- Born: 21 October 1928 Rio de Janeiro, Brazil
- Died: 1970 (aged 41–42)
- Occupation: Mycologist
- Spouse: Oswaldo Fidalgo [species]
- Awards: Guggenheim Fellowship (1964 and 1966)

Academic background
- Alma mater: Federal University of Rio de Janeiro

Academic work
- Discipline: Mycology
- Institutions: Rio de Janeiro Botanical Garden; Instituto de Botânica [pt]; ;

= Maria Eneyda Pacheco Kauffman Fidalgo =

Brazilian mycologist (1928–1970)

Maria Eneyda Pacheco Kauffman Fidalgo (21 October 1928 – 1970) was a Brazilian mycologist. A Guggenheim Fellow, she worked at the Rio de Janeiro Botanical Garden and Instituto de Botânica.
==Biography==
She was born on 21 October 1928 in Rio de Janeiro. She studied at the Federal University of Rio de Janeiro, where she obtained her diploma in pharmacology and chemistry degree in 1950 and later her master of science degree. In 1952, she married Oswaldo Fidalgo, with whom she had three daughters.

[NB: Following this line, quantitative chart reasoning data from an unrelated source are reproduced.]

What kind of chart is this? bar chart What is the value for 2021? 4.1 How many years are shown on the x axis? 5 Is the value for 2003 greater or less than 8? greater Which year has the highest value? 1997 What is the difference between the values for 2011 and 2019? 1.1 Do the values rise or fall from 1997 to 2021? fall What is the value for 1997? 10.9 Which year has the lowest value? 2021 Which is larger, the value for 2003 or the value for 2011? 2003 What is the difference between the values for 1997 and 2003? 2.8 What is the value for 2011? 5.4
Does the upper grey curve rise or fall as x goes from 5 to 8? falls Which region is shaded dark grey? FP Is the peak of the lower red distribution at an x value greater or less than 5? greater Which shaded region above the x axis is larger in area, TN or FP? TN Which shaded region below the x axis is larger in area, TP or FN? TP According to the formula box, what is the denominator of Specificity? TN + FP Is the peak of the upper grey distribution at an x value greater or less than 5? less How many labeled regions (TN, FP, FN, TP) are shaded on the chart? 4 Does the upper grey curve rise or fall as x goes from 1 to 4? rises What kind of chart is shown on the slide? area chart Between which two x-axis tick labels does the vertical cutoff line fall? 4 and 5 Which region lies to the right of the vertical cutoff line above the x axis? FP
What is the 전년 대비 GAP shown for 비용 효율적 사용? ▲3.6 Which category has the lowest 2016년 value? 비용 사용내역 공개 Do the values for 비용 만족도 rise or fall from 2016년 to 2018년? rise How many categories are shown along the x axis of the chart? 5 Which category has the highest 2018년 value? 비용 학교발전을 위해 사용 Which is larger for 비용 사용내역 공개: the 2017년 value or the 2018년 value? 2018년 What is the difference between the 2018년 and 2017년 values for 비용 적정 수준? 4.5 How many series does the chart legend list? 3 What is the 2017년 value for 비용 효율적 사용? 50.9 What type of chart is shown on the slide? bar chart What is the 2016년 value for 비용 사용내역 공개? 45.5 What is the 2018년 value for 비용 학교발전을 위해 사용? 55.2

After working at the Laboratórios Silva Araújo-Roussel as a technical assistant (1951–1952), she became a naturalist at the Rio de Janeiro Botanical Garden's applied botany section, with her application essay being on Lonchocarpus discolor.

Despite her work as a naturalist, she decided to study mycology due to low resources for studying botany. She and her husband accepted Alcides Ribeiro Teixeira's invitation to work at the Instituto de Botânica in São Paulo, and in 1959 she began working there in the cryptogamic section. In 1961, she served as acting head biologist for the institute's morphology and anatomy section. She and her husband described the genus Pseudofistulina and its species Fistulina brasiliensis in a 1963 article of Mycologia.

In 1964, she was awarded a Guggenheim Fellowship "for comparative studies of Asiatic and American tropical fungi". She was awarded a second fellowship in 1966. In 1969, Boris Skvortsov named the flagellate genus Eneidamonas after her. She and her husband published O Dicionário Micológico (1967), for which they won the 1968 Academia Brasileira de Letras' João Ribeiro Award.

In 1970, she was killed in an automobile accident. The herbarium at Instituto de Botânica is called the Maria Eneyda Pacheco Kauffman Fidalgo Herbarium. The Brazilian Society of Mycology began awarding the Maria Eneyda Pacheco Kauffman Fidalgo Award in 2019.